A Buenos-Ayres, son exil lui avait semblé supportable. C’était une grande ville à l’européenne; il y fallait rechercher longuement les derniers vestiges de la vie coloniale, pour se convaincre qu’on était en Amérique. Elle s’étonnait seulement d’être descendue dans un hôtel modeste, de n’avoir pas d’automobile à sa porte; mais aucune secousse n’avait troublé son existence. Tandis que ce voyage par les plaines interminables où le train file des heures et des heures sans rencontrer ni un être vivant, ni une maison, où le vide semble régner en maître à la surface du monde; l’arrivée enfin dans ce pays perdu où les roues des voitures et les pieds des voyageurs soulèvent des nuages de poussière, où la terre qui flotte dans l’air obstrue les poumons, où tous les gens ont des airs d’abandonnés et vous traitent cependant en camarades, comme si à force de vivre loin des autres agglomérations humaines ils avaient fini par se croire vos égaux!
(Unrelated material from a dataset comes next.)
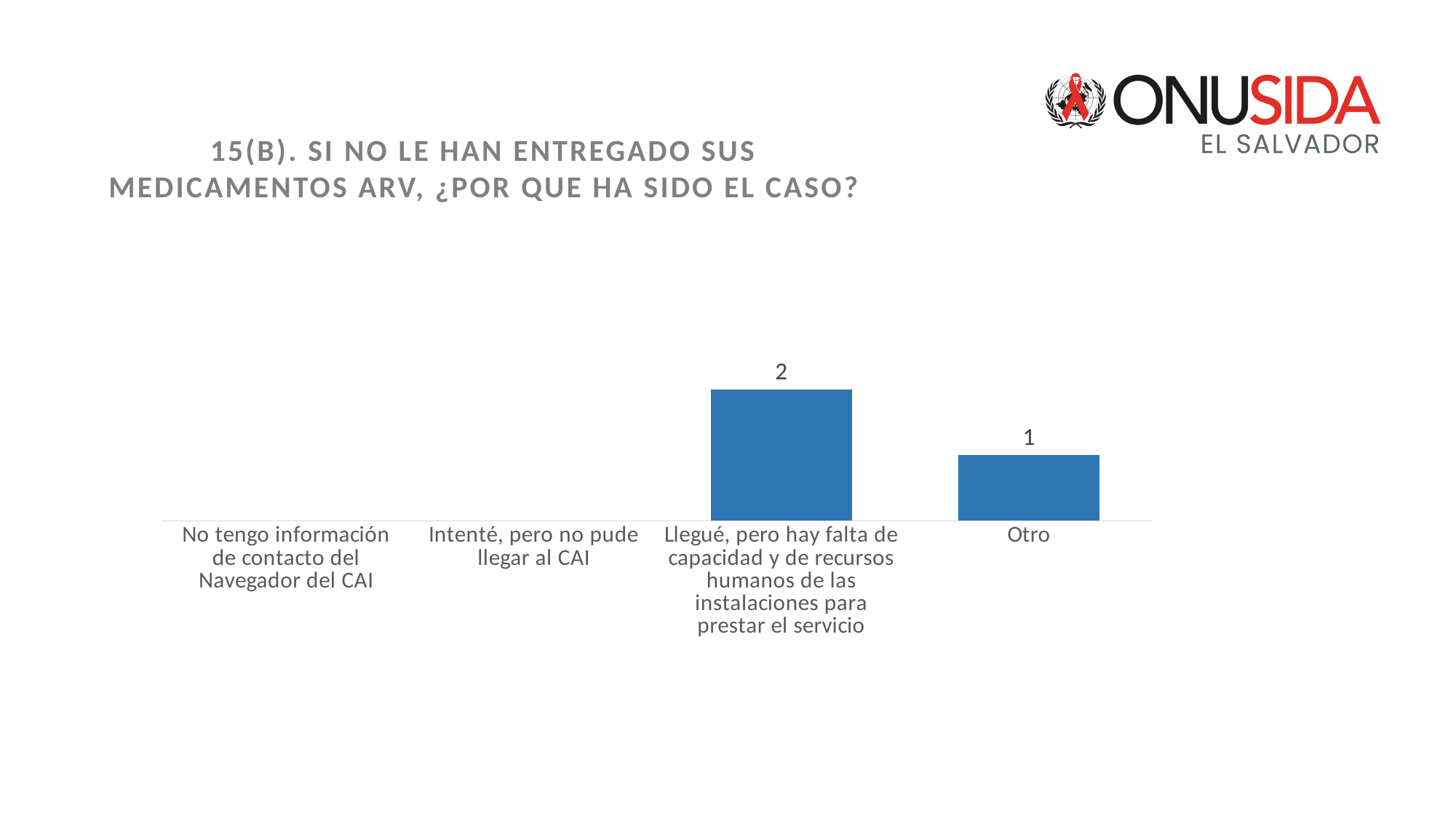
What kind of chart is shown on the slide? Bar chart Which category has the highest value? Llegué, pero hay falta de capacidad y de recursos humanos de las instalaciones para prestar el servicio What is the value for "Otro"? 1 What is the difference between the value for "Llegué, pero hay falta de capacidad y de recursos humanos de las instalaciones para prestar el servicio" and the value for "Otro"? 1 How many categories are shown on the x axis of the chart? 4 How many categories have a visible bar in the chart? 2 What is the title of the chart? 15(B). SI NO LE HAN ENTREGADO SUS MEDICAMENTOS ARV, ¿POR QUE HA SIDO EL CASO? What colour are the bars in the chart? Blue Which is larger, the value for "Otro" or the value for "Llegué, pero hay falta de capacidad y de recursos humanos de las instalaciones para prestar el servicio"? Llegué, pero hay falta de capacidad y de recursos humanos de las instalaciones para prestar el servicio What is the value for "Llegué, pero hay falta de capacidad y de recursos humanos de las instalaciones para prestar el servicio"? 2 What is the total of the values shown as data labels in the chart? 3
Hélas! «où était-elle venue se perdre»!

Robledo devinant la pensée de Watson répondit à son interrogation muette.

—Mon ami travaillera avec nous comme ingénieur; ne vous inquiétez pas de lui. Il aura une part dans nos affaires, mais je la prendrai sur ce qui me revient.

Le jeune homme écouta le prudent récit que Robledo lui fit des malheurs des Torrebianca, puis il se borna à dire:

—Puisque votre ami vient travailler avec nous, j’exige que sa part soit prise sur ce qui nous revient à nous deux. Il me paraît être un excellent homme et je suis prêt à l’aider. Sa femme aussi me fait pitié.

Robledo, reconnaissant, serra la main du généreux Watson, et il ne parlèrent plus de cette question.

Le lendemain matin, Hélène, qui savait assez bien s’adapter aux vicissitudes de l’existence, fit preuve d’activité et d’initiative.

Quelques semaines auparavant, elle cherchait à briller dans les salons; elle voulait maintenant faire admirer à ces hommes ses talents domestiques. Vêtue d’un costume tailleur, qu’elle avait cessé de porter à Paris et qui était ici un modèle d’élégance, elle entreprit, les mains gantées, d’introduire dans la maison l’ordre et la propreté; elle commandait la grosse métisse et ses deux acolytes; mais lorsqu’elle essayait de prêcher d’exemple, sa maladresse devenait évidente. Parfois elle hésitait, ne savait plus diriger l’exécution de ses ordres et la métisse devait intervenir pour la tirer d’affaire.

La grande lampe qui servait à cuire les aliments utilisait la même essence que les moteurs des perforatrices. Hélène, encouragée par la facilité d’emploi de ce fourneau, voulut s’essayer aux travaux culinaires; elle dut bientôt reconnaître la supériorité de la servante à la peau cuivrée et prit enfin le parti de rire la première de son inaptitude aux travaux domestiques.